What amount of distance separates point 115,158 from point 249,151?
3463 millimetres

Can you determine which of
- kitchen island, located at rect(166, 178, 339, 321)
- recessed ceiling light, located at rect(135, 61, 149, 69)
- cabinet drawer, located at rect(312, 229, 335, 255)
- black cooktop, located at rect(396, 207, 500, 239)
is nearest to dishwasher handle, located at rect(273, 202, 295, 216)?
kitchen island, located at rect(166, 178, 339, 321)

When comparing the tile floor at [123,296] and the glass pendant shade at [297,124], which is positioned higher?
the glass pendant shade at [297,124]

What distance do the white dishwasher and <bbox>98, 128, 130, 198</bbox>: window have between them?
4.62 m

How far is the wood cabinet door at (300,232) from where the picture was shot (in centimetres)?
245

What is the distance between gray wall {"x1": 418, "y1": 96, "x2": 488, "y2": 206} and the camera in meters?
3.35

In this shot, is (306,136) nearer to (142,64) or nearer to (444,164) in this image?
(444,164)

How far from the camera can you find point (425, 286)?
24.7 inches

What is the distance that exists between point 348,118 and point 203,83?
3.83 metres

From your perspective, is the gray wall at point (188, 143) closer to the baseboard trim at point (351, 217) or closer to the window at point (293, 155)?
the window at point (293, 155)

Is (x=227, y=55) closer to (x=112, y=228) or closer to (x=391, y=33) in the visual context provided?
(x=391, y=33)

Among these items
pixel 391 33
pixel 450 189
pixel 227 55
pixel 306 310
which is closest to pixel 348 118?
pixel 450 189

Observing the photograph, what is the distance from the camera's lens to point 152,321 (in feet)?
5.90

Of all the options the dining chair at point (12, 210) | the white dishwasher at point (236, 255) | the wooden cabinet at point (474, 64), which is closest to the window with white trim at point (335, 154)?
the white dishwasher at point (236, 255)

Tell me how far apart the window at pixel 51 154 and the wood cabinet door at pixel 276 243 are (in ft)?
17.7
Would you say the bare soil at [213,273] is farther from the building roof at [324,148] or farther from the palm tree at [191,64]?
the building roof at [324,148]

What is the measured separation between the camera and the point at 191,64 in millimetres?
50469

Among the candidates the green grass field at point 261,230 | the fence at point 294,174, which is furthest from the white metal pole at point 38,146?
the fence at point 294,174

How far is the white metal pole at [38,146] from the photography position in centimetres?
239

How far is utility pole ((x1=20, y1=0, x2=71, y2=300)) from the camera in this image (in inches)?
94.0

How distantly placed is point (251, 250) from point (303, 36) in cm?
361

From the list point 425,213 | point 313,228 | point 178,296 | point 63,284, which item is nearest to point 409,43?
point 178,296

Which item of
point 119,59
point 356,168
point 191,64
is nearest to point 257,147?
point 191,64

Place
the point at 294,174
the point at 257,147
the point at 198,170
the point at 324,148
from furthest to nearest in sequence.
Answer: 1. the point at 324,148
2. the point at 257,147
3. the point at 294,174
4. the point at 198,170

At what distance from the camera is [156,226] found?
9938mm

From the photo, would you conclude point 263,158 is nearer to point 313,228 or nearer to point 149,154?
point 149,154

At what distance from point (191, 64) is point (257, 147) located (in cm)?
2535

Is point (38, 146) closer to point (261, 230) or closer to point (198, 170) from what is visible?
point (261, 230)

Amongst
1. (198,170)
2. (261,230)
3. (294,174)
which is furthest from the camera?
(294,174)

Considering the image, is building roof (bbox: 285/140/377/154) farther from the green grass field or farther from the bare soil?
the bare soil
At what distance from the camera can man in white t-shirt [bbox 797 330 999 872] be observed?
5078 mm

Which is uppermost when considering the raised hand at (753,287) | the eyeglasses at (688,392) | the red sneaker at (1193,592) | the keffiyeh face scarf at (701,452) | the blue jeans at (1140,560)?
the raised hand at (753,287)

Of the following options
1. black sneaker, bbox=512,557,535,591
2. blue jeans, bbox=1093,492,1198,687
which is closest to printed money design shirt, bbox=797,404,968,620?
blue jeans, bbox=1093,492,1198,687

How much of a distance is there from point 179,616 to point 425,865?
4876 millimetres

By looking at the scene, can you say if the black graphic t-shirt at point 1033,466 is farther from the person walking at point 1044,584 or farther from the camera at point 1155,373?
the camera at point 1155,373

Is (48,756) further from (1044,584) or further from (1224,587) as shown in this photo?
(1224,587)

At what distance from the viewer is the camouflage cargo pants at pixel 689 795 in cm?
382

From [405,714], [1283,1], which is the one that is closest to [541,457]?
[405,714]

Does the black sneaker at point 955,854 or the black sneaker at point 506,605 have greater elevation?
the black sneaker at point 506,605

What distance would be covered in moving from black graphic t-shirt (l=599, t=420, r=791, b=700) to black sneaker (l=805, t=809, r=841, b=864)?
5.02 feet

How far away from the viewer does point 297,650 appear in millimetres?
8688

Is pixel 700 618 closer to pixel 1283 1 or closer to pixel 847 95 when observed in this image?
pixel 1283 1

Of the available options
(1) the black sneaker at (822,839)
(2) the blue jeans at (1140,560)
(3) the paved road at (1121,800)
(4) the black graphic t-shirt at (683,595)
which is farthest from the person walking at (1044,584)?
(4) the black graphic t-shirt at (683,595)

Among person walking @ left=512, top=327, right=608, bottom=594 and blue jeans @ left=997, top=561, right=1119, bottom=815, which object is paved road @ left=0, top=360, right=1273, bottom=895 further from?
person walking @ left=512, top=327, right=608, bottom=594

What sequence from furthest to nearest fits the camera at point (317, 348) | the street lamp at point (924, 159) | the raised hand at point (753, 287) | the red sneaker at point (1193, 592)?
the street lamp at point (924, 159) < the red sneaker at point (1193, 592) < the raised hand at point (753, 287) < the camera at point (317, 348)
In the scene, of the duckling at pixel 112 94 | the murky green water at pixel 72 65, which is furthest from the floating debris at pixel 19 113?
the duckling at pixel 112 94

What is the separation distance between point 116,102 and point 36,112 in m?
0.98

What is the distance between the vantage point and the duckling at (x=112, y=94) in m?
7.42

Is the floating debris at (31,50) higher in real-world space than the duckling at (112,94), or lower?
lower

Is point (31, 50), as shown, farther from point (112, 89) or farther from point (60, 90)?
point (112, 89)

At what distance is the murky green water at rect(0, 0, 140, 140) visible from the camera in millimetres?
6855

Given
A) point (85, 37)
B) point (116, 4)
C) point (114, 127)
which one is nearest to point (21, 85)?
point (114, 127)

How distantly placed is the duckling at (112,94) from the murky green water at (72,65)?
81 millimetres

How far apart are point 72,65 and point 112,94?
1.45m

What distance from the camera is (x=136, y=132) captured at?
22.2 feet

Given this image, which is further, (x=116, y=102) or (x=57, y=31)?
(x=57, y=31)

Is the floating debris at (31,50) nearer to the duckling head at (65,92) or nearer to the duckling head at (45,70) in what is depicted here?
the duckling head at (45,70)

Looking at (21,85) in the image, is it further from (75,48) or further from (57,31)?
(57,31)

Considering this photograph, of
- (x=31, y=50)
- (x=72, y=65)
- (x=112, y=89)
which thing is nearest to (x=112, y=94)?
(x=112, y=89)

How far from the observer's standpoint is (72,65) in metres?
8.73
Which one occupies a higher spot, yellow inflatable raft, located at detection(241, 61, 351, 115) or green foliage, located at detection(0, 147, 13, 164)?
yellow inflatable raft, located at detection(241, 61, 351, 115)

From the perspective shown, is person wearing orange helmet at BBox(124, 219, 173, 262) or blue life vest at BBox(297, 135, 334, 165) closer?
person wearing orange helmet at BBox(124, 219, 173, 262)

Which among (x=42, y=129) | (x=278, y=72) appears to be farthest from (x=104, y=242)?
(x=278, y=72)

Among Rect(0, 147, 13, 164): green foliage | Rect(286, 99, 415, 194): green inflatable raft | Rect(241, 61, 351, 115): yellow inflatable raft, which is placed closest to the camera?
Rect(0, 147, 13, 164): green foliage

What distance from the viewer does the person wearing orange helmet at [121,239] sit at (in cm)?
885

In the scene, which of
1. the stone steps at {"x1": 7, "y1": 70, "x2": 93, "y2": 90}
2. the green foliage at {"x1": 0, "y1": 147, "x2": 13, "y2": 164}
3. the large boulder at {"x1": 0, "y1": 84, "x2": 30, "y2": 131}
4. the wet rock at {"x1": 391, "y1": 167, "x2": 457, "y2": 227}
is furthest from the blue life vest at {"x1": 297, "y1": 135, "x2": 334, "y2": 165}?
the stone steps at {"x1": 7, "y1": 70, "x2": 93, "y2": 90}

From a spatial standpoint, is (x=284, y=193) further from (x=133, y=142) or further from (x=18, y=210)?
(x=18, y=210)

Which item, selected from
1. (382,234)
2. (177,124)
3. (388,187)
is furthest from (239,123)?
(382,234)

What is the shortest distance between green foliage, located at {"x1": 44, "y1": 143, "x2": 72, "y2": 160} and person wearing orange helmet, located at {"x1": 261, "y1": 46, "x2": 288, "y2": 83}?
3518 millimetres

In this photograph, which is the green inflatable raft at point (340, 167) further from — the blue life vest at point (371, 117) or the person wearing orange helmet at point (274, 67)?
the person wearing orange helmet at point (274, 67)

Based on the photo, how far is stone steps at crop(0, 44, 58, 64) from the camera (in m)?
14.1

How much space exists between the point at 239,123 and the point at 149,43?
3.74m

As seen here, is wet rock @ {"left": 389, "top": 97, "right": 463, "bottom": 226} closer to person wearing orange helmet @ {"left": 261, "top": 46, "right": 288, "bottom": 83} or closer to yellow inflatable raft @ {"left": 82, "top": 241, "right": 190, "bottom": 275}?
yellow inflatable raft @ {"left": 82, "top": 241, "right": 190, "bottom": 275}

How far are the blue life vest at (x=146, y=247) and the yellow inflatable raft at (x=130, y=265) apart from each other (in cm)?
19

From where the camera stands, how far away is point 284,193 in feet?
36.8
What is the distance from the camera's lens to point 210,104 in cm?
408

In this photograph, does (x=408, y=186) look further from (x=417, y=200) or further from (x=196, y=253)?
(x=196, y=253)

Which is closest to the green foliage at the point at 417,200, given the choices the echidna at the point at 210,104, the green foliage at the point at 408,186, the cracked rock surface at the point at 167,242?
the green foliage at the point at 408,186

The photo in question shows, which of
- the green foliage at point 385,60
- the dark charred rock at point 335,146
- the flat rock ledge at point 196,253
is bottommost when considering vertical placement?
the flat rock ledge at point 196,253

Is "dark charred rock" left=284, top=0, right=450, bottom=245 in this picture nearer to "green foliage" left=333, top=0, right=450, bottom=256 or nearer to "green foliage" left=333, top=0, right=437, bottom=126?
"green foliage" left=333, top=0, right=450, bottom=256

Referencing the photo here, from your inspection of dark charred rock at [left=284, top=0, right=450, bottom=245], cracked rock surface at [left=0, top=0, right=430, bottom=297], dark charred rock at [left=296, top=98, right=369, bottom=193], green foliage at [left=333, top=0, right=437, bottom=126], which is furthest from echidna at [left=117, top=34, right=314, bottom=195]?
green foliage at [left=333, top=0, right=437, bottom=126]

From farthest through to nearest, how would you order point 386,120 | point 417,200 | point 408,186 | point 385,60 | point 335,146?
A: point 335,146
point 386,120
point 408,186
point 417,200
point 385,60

|---|

Exactly reproduce the lines from the one containing "top=0, right=437, bottom=126?" through the end of the records, and only those lines.

EXERCISE ANSWER:
Is "dark charred rock" left=284, top=0, right=450, bottom=245 in this picture nearer to "green foliage" left=333, top=0, right=450, bottom=256 or nearer to "green foliage" left=333, top=0, right=437, bottom=126?
"green foliage" left=333, top=0, right=450, bottom=256

Referencing the photo here, from your inspection of dark charred rock at [left=284, top=0, right=450, bottom=245], cracked rock surface at [left=0, top=0, right=430, bottom=297], dark charred rock at [left=296, top=98, right=369, bottom=193], green foliage at [left=333, top=0, right=437, bottom=126], which is furthest from echidna at [left=117, top=34, right=314, bottom=195]?
green foliage at [left=333, top=0, right=437, bottom=126]

From farthest through to nearest, how would you order point 386,120 | point 417,200 | point 408,186 | point 385,60 | point 335,146?
A: point 335,146
point 386,120
point 408,186
point 417,200
point 385,60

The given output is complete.